Ryan Vulum, pochodzący z rozbitej rodziny, znalazł schronienie w Kościele, którego nauczanie dało mu siłę do wykonywania obowiązków lidera młodzieżowego. Wyznał, że rozbite rodziny to problem dotyczący większości młodych ludzi w tym kraju. Ciężko jest im rozmawiać z rodzicami, którzy już nie są razem i otrzymać od nich wsparcie w codziennych potrzebach. W rezultacie wielu młodych sięga po szkodliwe substancje, angażuje się w nielegalną działalność i traci wszelką nadzieję życiową. Dlatego Vulum zachęcił katolickie małżeństwa do przyjmowania i wytrwania w sakramencie małżeństwa, aby stały się silnymi rodzinami, a młodzi ludzie czuli się bezpiecznie i mogli żyć lepiej. Kościół zaś wezwał do tego, aby „nadal z otwartymi ramionami przyjmował młodych ludzi oraz zapraszał ich do dzielenia się swoimi pomysłami i uczestniczenia w decyzjach lokalnej wspólnoty kościelnej”.

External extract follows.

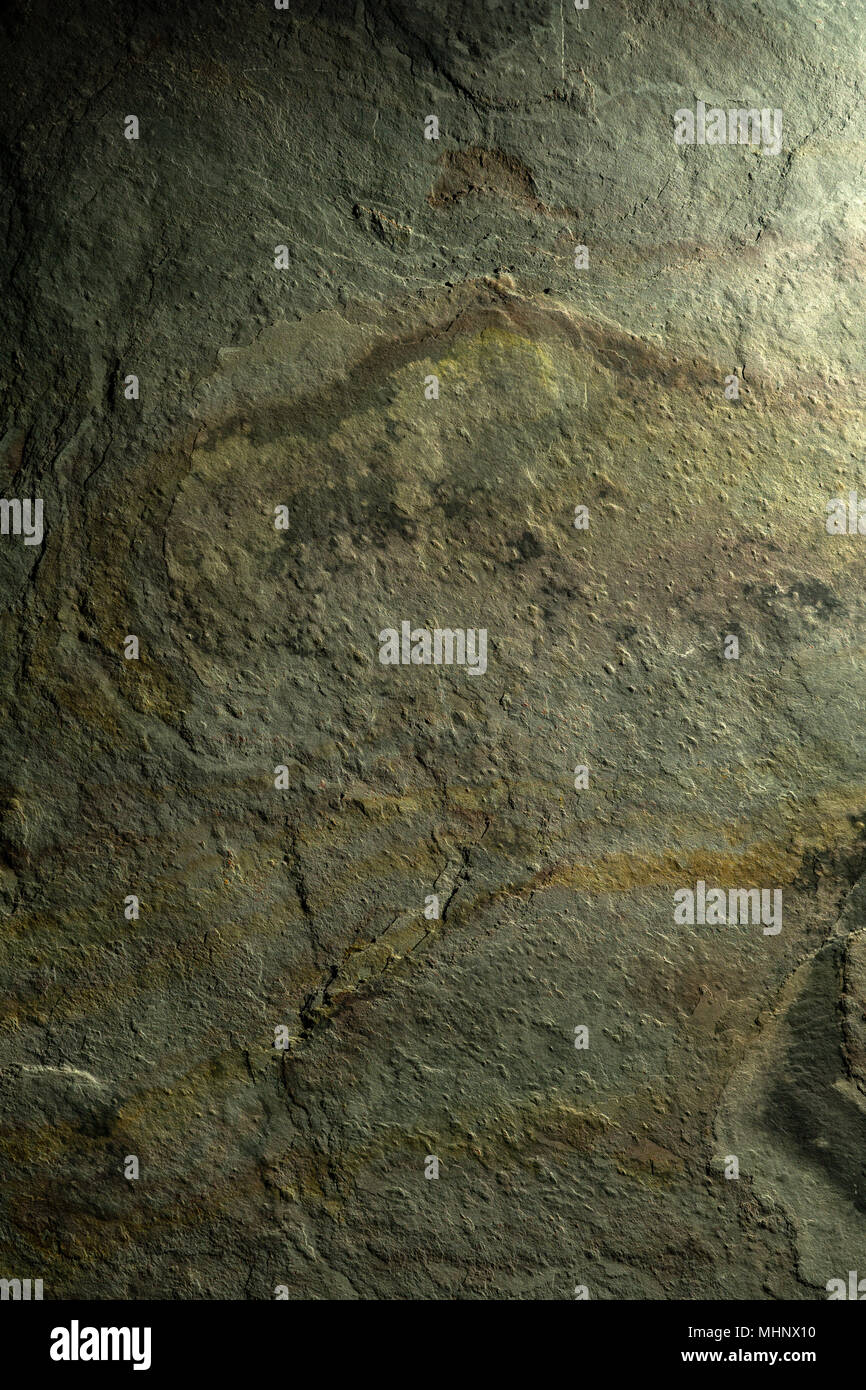 Stone texture background. Landscape like structures in green, rust and gold. Close up detail. Stock Photo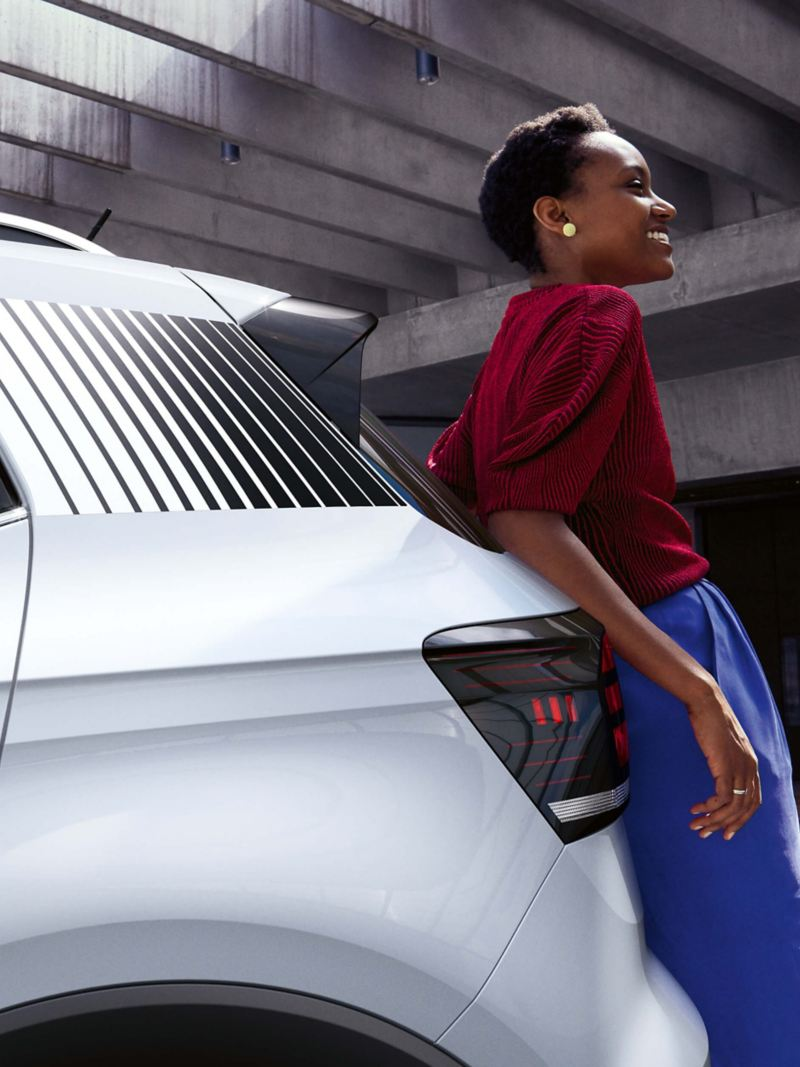 A woman leaning on the back of a Volkswagen vehicle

Patricia Harricknen-Korpok z Katolickiego Stowarzyszenia Wolnych Zawodów przyznała, że „siła przyciągania świeckiego świata oraz wiele konkurencyjnych wartości i przekonań religijnych wywierają presję na naszą wiarę i moralność katolicką”. „My jednak, indywidualnie i zbiorowo, stawiamy sobie wyzwanie, aby nadal być światłem i głosem wiary katolickiej w Papui-Nowej Gwinei. Czerpiemy inspirację od naszego starszego pokolenia profesjonalistów, aby przez cały czas zachować czujność, aby żyć wiarą, zaangażowaniem i służbą” – oświadczyła młoda działaczka. Zauważyła przy tym, że „nie zawsze było łatwo zająć stanowisko w sprawach społecznych, politycznych, ekonomicznych, środowiskowych i praw człowieka poprzez soczewkę naszej wiary chrześcijańskiej dla dobra naszego narodu i kraju”. Mimo to Stowarzyszenie walczy „o dobro wspólne i dobrobyt naszych ludzi, zwłaszcza tych, którzy nie mają głosu lub znajdują się na marginesie społeczeństwa”.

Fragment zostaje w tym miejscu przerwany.